The NEJM article has prompted a reply from a group of philosophers and doctors who, in their joint statement, say: “we fear the practical effects of emphasising life-years, especially in a culture like ours.….in which youth is worshipped and the natural effects of age are despised. Sometimes we fall into a pattern of thinking of the elderly as a ‘burden’—on themselves and on us. We already have political movements, and in some places laws and policies, that would permit or encourage assisted suicide or euthanasia for those with lives judged to be no longer ‘worth living’ or ‘burdensome’ to society, including the frail elderly.

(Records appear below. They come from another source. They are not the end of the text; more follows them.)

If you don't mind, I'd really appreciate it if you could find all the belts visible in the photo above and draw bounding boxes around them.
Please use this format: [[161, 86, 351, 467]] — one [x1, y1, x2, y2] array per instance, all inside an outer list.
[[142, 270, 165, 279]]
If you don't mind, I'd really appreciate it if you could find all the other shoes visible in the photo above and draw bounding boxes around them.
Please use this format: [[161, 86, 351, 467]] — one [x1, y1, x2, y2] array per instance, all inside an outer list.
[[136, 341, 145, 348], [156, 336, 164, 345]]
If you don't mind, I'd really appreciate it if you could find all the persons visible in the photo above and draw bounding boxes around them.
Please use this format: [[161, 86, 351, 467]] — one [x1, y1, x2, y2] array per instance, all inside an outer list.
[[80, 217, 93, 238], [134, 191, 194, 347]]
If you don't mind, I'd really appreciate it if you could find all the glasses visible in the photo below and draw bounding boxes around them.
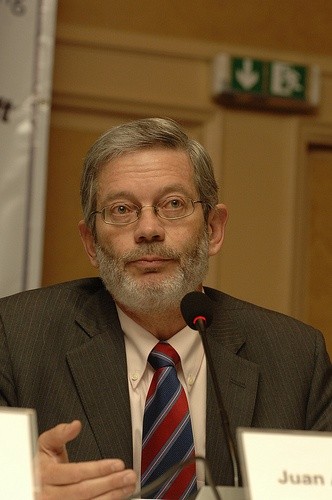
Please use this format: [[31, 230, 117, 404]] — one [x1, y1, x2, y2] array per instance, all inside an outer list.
[[89, 196, 214, 226]]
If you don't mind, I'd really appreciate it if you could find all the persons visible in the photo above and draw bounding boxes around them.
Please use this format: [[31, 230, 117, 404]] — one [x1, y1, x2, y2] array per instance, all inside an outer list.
[[1, 118, 332, 500]]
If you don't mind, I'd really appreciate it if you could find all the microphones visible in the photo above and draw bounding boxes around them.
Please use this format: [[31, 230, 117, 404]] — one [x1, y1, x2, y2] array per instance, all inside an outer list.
[[179, 290, 238, 489]]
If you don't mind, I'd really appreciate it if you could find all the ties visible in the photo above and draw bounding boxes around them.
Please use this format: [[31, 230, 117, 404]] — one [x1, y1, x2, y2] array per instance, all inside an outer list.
[[140, 342, 197, 500]]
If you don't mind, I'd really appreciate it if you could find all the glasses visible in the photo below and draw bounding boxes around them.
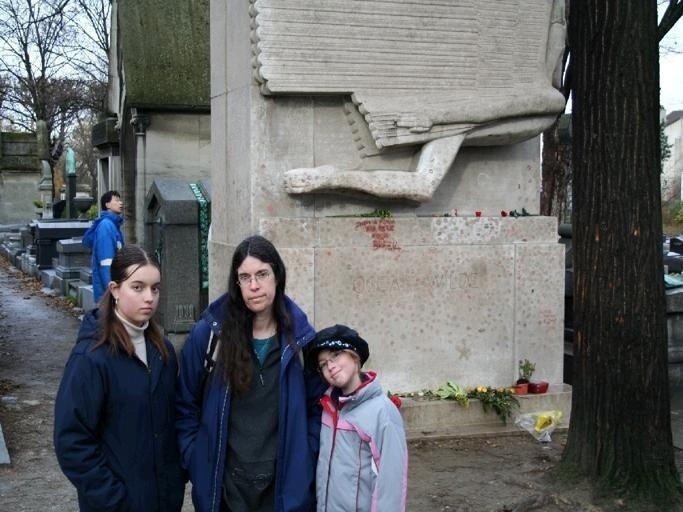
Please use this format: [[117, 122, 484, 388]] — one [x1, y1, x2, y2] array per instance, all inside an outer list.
[[236, 271, 271, 287], [316, 350, 344, 373]]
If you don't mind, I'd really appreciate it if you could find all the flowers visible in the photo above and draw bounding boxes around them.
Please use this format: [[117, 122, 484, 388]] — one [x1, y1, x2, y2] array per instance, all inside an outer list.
[[433, 380, 520, 427], [499, 208, 538, 218]]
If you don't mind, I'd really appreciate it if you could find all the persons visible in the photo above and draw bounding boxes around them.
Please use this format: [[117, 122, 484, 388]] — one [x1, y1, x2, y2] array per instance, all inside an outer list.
[[307, 325, 408, 512], [174, 234, 330, 512], [52, 243, 190, 512], [81, 191, 125, 305]]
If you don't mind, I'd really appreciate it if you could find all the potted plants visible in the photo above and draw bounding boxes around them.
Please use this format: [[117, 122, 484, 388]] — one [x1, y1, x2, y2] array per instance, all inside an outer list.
[[511, 357, 537, 395]]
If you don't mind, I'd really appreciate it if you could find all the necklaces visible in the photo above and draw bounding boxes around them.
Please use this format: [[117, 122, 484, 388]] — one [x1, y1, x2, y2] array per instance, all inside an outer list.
[[250, 326, 276, 359]]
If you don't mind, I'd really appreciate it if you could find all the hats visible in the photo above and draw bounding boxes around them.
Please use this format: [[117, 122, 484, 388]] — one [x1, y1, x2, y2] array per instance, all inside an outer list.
[[308, 324, 369, 368]]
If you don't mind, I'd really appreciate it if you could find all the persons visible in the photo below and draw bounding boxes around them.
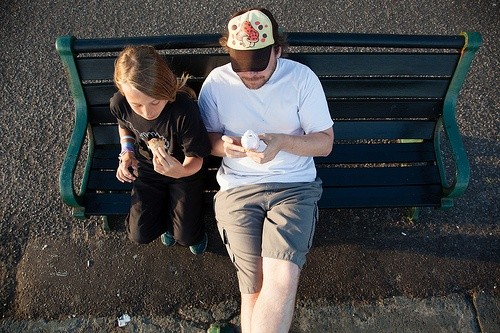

“In this milieu, a policy of almost always prioritising the young over the old could reflect and entrench a bigotry that is already widespread. It could lead to a further devaluation of the lives of the elderly, which could work severe and often lethal harms far beyond the triage scenarios imposed by public health emergencies. That is a possibility that gives us strong prudential reasons to oppose any principles that would advise doctors to maximise the number of life-years saved rather than to look to the number of lives saved—old or young.”
After having considered the first (maximise benefits) and the fourth (give priority to the worst off) value proposed by the New England Journal of Medicine article, let’s move to the second one, which is “treat people equally”.
This one is less controversial, at least in principle, but the meaning of “equally” can be interpreted in various ways.
The authors reject the first-come first-served allocation that it is used in other contexts, such as a waiting list for organ transplants. Treatments for Covid-19 are urgently needed and if equality is interpreted as a first-come first-served approach, this would favour those who are closer to the health facilities or it would encourage overcrowding, as happens each year in A&E.
When patients have similar prognoses, the article suggests random allocation, like in a lottery. This is a simple solution, it is not particularly problematic from an ethical point of view and it would spare us from considering other non-medical characteristics. But those circumstances are rare.
In any case, when patients have dissimilar prognoses it is crucial that everyone is entitled to equal respect and equal concern, according to their needs.
“Promote and reward instrumental value”, the last principle proposed by the journal, is the most complex one and I will address it in my next blog.